- Born: Roger Michael De Haan October 1948 (age 77) Northampton, England
- Education: Westbrook House Preparatory School for Boys and Girls Seaford College
- Occupation: Businessman
- Known for: Saga Group, Folkestone
- Spouses: ; Susan Bridget Chambers ​ ​(m. 1969)​ Marie-Lyvie M Goder (m.1988) ; Alison Downey ​(m. 2011)​
- Children: 8
- Parent(s): Sidney De Haan (father) Margery Crick (mother)
- Awards: Kt CBE DL

= Roger De Haan =

British businessman (born 1948)

Sir Roger Michael De Haan, CBE, DL (born October 1948) is the son of Sidney De Haan, who created the Saga group of companies, best known for selling holidays to the over-50s market.
==Business career==
De Haan took over Saga in 1984 when his father retired, and then ran the company with his brother Peter for a further twenty years, launching Saga-branded radio stations to accompany the group's holidays and financial services.

He chose to leave the business in 2004, selling the entire Saga Group (which included insurance and holiday businesses) to a management buyout for £1.35 billion, although he continued to run some of the radio stations himself. In that year he bought Folkestone Harbour for £11 million.
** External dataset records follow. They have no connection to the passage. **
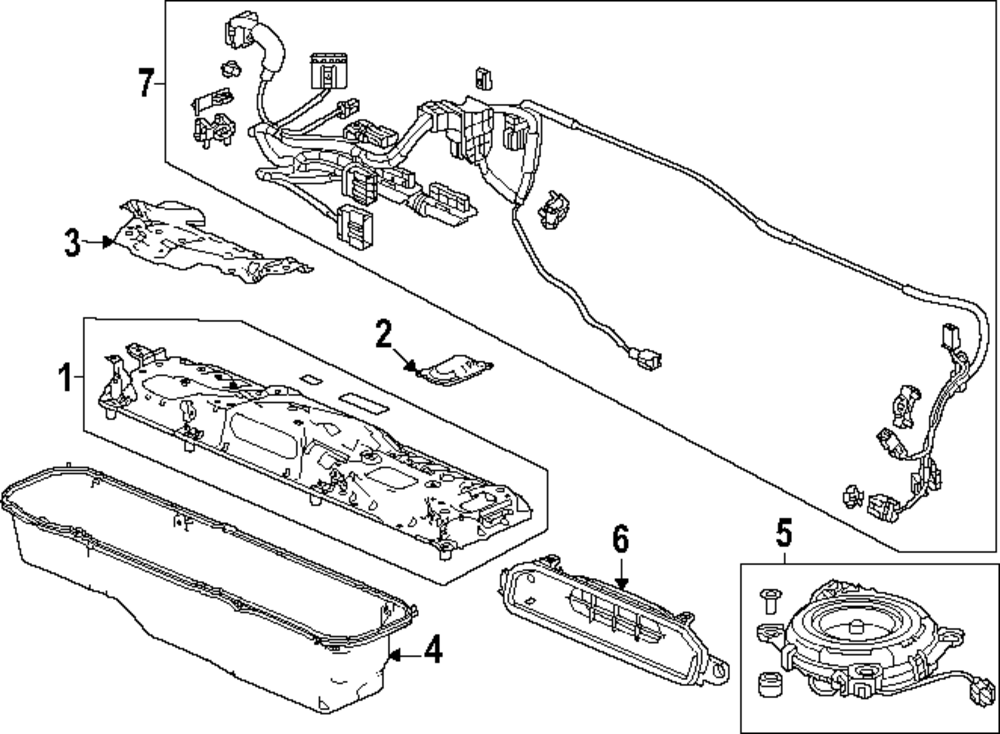 7
3
2
1
6
5
4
The Folkestone Harbour and Seafront Development Company is promoting regeneration schemes for the area.

The Roger De Haan Charitable Trust was established in 1978, offering charitable support to a variety of charities and community organisations, mostly in the area around Folkestone and south east Kent.

Following the sale of Saga, he retained ownership of two digital radio stations, PrimeTime Radio and Saga Radio (Digital), but following continuing heavy losses decided to close them in 2006.

==Wealth==
In April 2016, his net worth was estimated at £900 million, according to the Sunday Times Rich List.

During the 2019 United Kingdom general election, De Haan donated £125,000 to the Conservative Party and £3,000 to Damian Collins, the Conservative MP for Folkestone and Hythe.

==Honours==
In 2003/2004 he was awarded an honorary fellowship of Canterbury Christ Church University.

De Haan was appointed Commander of the Order of the British Empire (CBE) in 2004 for services to business, education and charity in 2004 and was knighted in the 2014 New Years Honours List for services to education and to charity in Kent and overseas.

==Personal life==
He is the father-in-law of Tinie Tempah.